Now, the not-so-good:
- You lose the ability to send picture messages over SMS. This isn’t a huge deal and I’m sure there are apps out there that give this capability. I haven’t really missed this – it’s easy to just email photos but if you rely upon sending picture texts for some reason, this is something to consider.
I have no 911 emergency dial. This is an acceptable risk for me but if you have dependents or frequently commute through dark allies, losing this might be unacceptable.UPDATE: apparently 911 does still work – thanks Dave for the clarification. Now I can continue to live dangerously!

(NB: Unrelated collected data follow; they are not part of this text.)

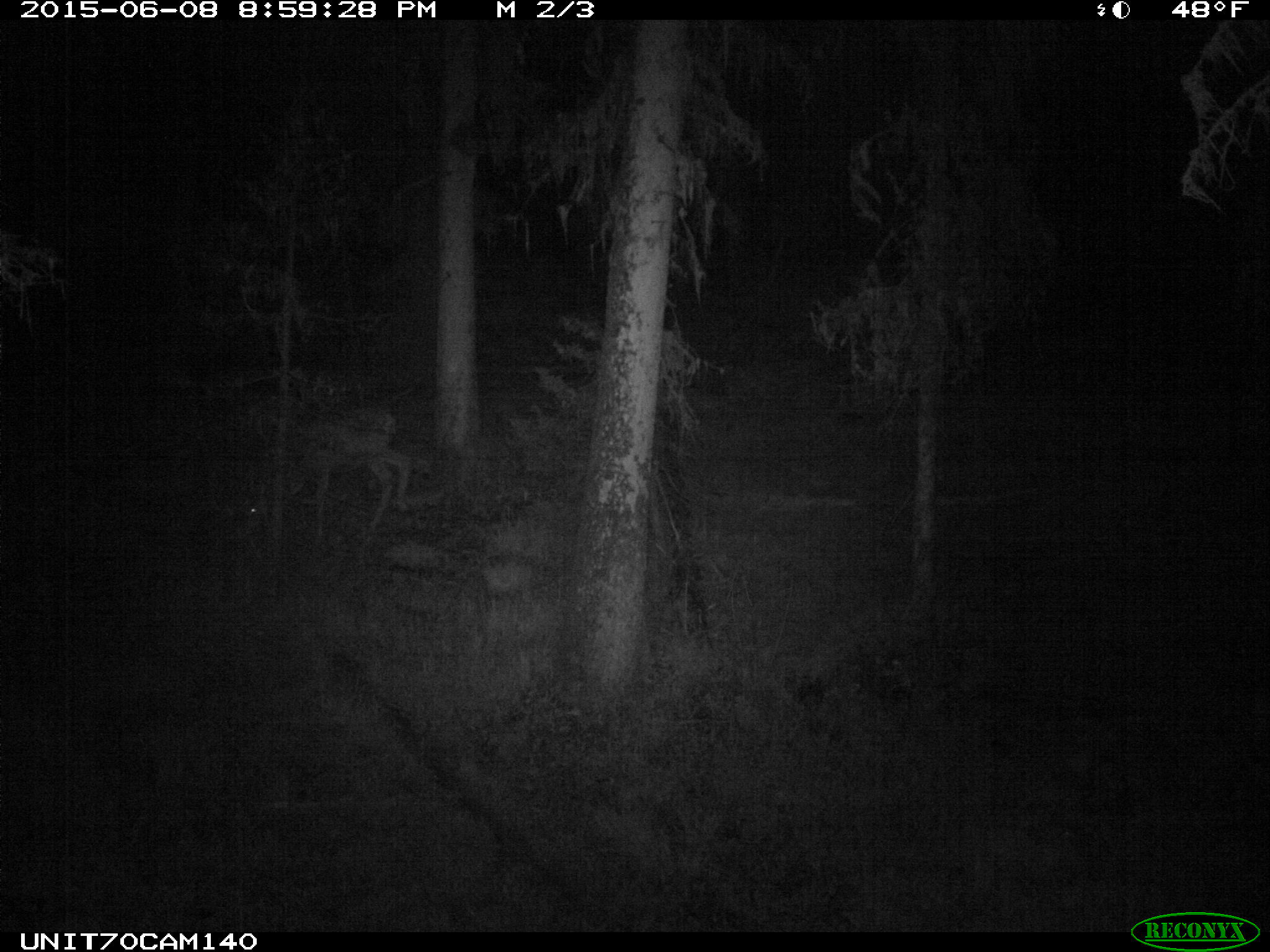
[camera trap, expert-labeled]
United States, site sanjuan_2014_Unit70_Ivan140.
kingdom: Animalia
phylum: Chordata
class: Mammalia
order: Artiodactyla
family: Cervidae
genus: Odocoileus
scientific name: Odocoileus hemionus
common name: mule deer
Odocoileus hemionus (mule deer).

- Call quality is flaky over slow connections. Skype degrades the call quality when you have poor connectivity. It hasn’t been a problem yet but there have been a few instances when I’m working over a shady connection that I have to relocate to continue a call. The Verizon Mifi has been surprisingly good for calls with the exception of about 10% of the time it just seems to be unreliable. If you have a 4G mifi card I’m sure this isn’t even an issue. The answer when making important calls is to plan ahead to be working over a solid ground-based wifi connection for the call.

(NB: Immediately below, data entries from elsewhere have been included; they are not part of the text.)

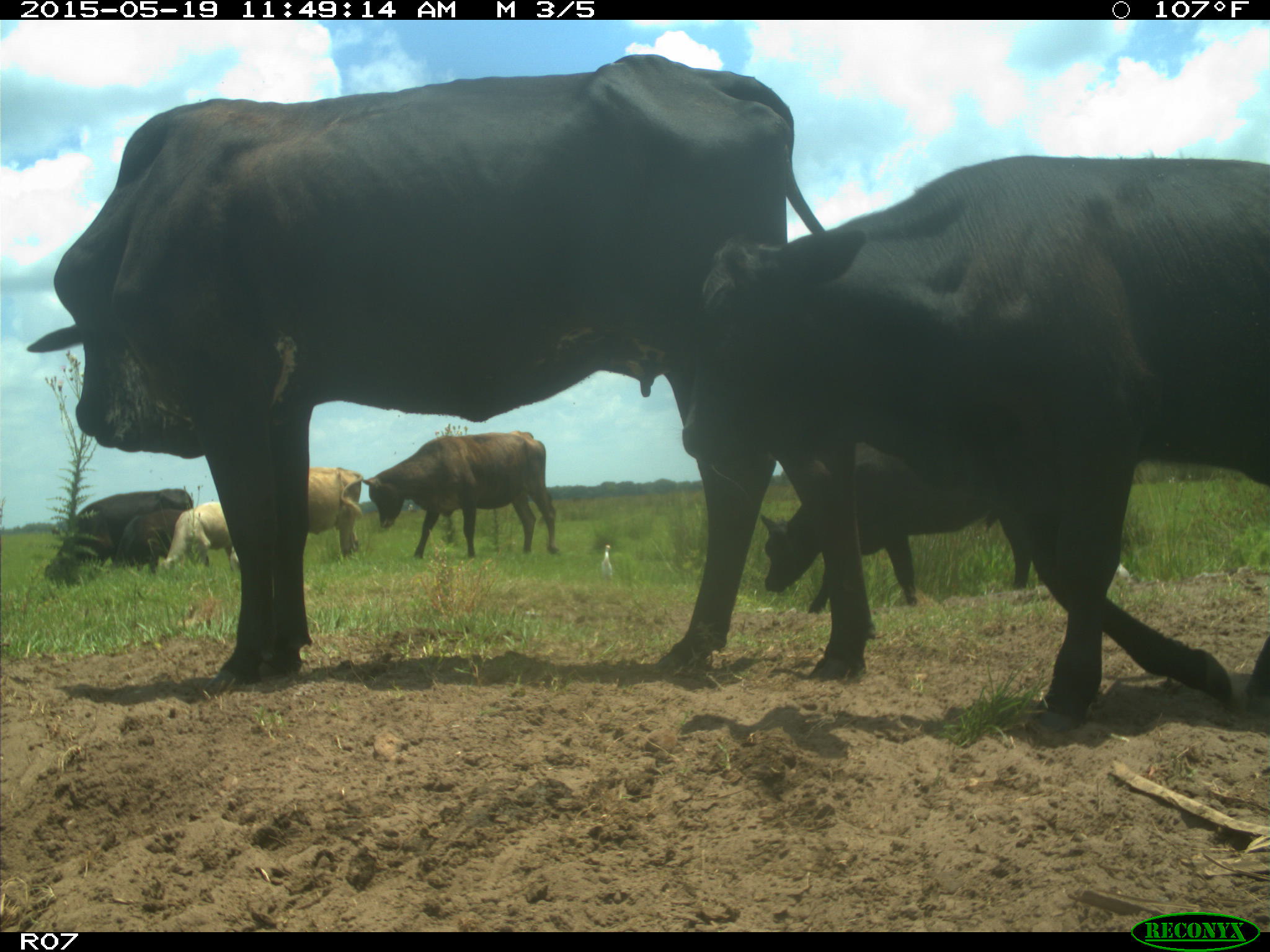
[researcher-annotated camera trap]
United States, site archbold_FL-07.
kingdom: Animalia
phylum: Chordata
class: Mammalia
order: Artiodactyla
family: Bovidae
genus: Bos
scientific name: Bos taurus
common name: domestic cow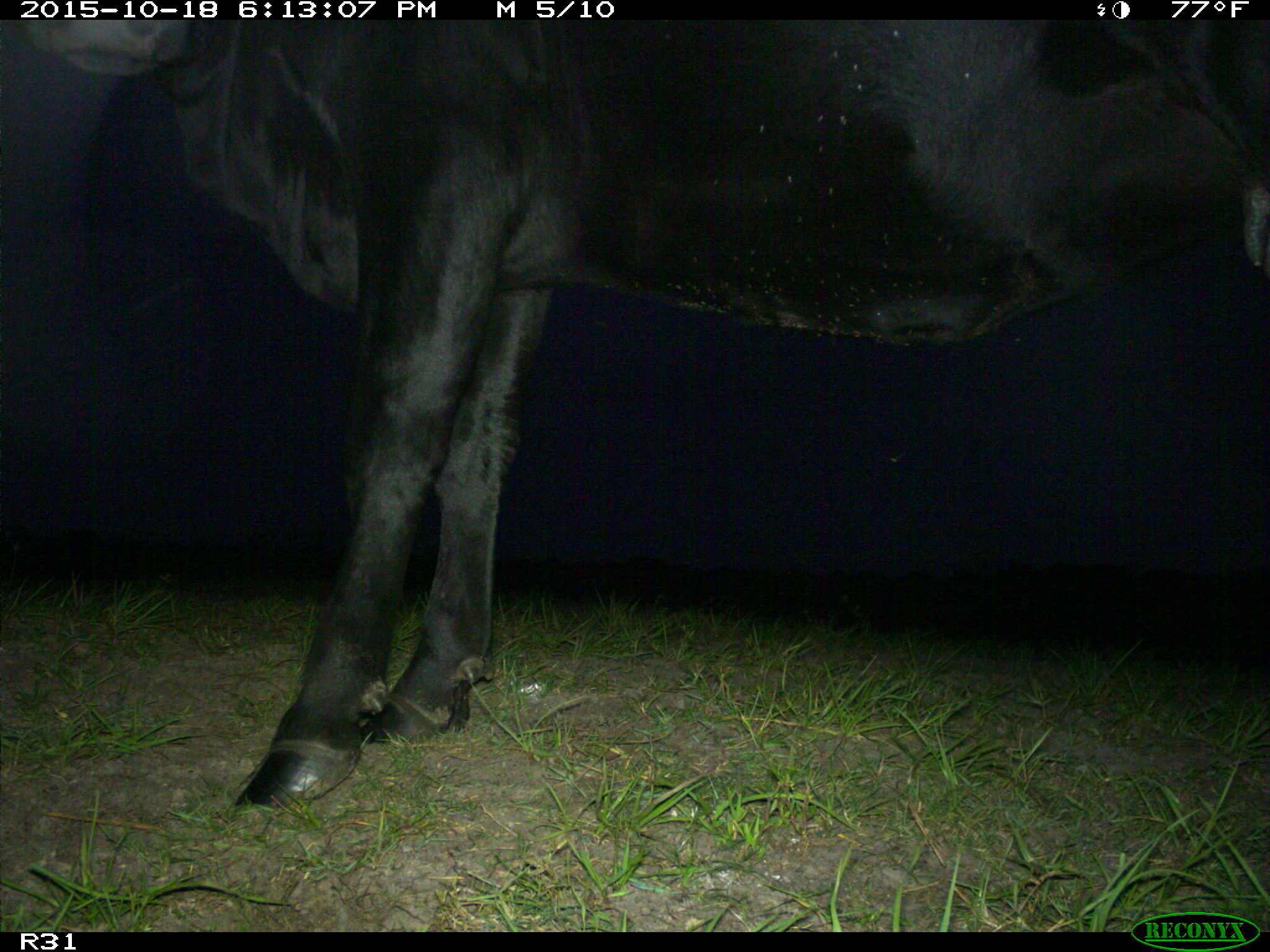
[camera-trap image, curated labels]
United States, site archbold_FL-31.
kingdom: Animalia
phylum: Chordata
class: Mammalia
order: Artiodactyla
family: Bovidae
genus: Bos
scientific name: Bos taurus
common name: domestic cow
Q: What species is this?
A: Bos taurus (domestic cow).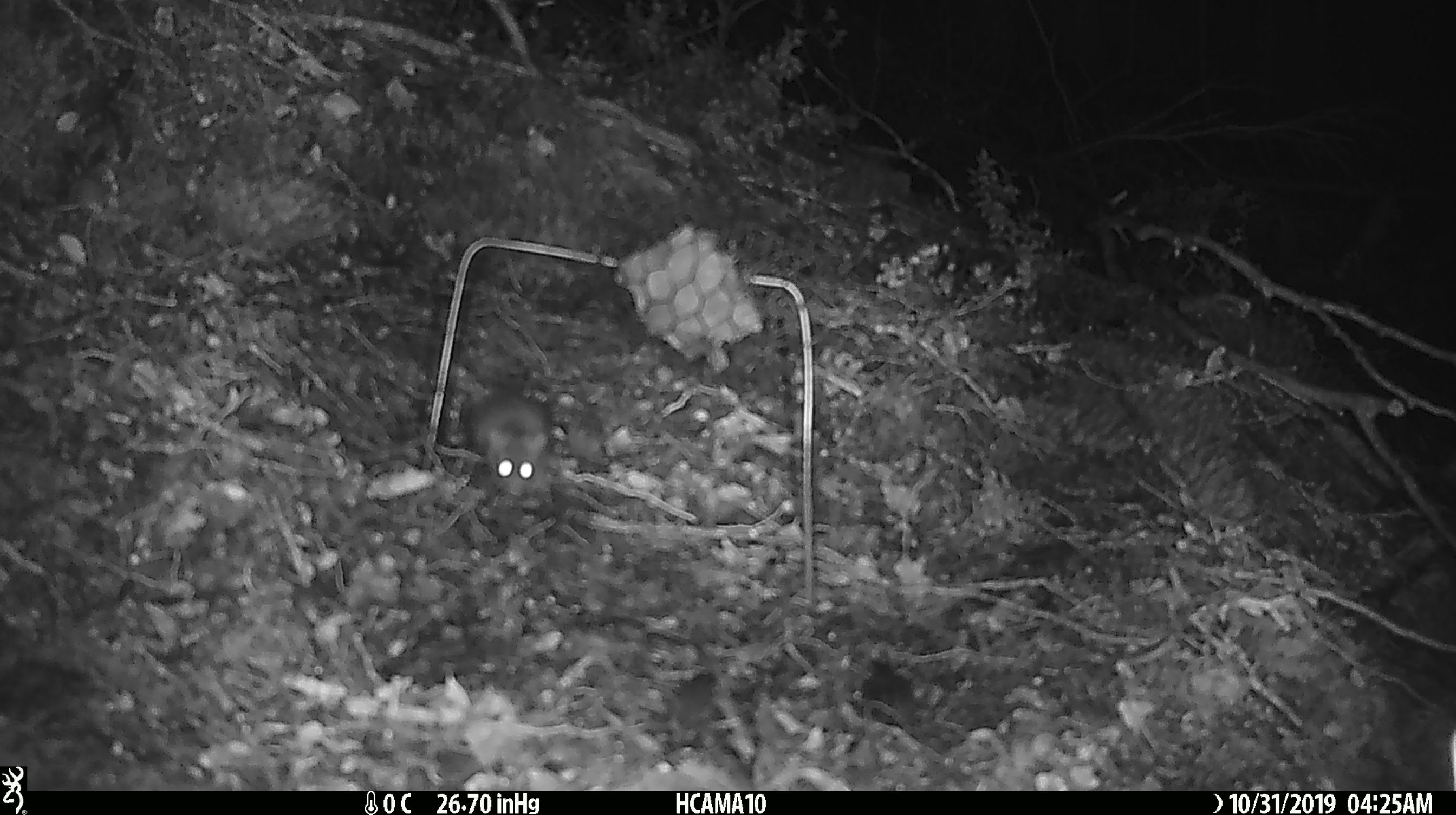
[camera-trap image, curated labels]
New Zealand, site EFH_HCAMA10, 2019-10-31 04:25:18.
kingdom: Animalia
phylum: Chordata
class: Mammalia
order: Rodentia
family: Muridae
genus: Mus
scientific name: Mus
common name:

- Unfortunately there’s no way to disable voicemail on Skype – this is a known shortcoming and a lot of people have complained about it. So to ensure that GV handles your voicemail the workaround is to enable call screening on GV (formerly known as “call presentation”). It’s only mildly annoying but means you’ll have to answer calls and click the “1″ button to patch the person through.
So here are some random tidbits of advice based on what I learned:
- Use Google Talk when in front of computer and save on outbound calls. I went through $9 in calls over the past 30 days on the pay-as-you-go plan. If you have the unlimited plan then this is irrelevant but Google Talk is free for US calls and you can offload some of your paid outbound calls to GT while you’re in front of the computer.
- You need to setup Google Contacts for caller ID to work. This is simple/obvious but you need to have all your contacts loaded in GV for it to be able to associate names w/ calls and text messages. Skype will automatically pick it up from your Contacts in the iPhone so inbound calls should still register with a name.
- If you’re calling someone who happens to have Skype the call quality is way better if you can just use Skype instead of Skype->phone.
- Get the Chrome extension for google voice. It’s pretty slick – it gives you a toolbar button that lets you quickly make calls and check messages.
- You need to remember to launch Skype when you restart your iPhone to keep it running in the background. Otherwise your phone won’t ring when you receive a call- you’ll just get the missed call alert via GV. I have it running on both my phone and computer and will typically just answer via the computer when I’m on it. What’s neat is the iPhone earbuds w/ the mic will work for talking on the computer and actually perform pretty well even in a noisy coffee shop.
- The battery life on the Verizon Mifi is about 5hrs which is not enough to last all day. You should turn it on when in transit and switch over to a local wifi hotspot when you get where you’re going. If you forget and leave the Mifi on all day you’ll kill the battery. It has a USB input so you can get a standard cigarette lighter USB charger if you do a lot of driving.
The bottomline is this setup has proven totally adequate for my situation. There is some admitted flakiness over slow connections and annoyances like lack of ability to send SMS picture messages, but it’s 90% of the service for literally 6% of the price. Ultimately the factors you’ll need to consider in determining whether it’ll work for you are
1) criticality of 911 emergency calling 2) tolerance for occasional call flakiness 3) guilt level for not supporting your phone carrier. In tight economic times, saving $130/mo is significant – I would be re-examining my core business if I were a cell phone service provider. If anyone else has cut the cord and successfully run a similar setup I’d love to hear what your experience has been and if you have any hacks you made that improved it.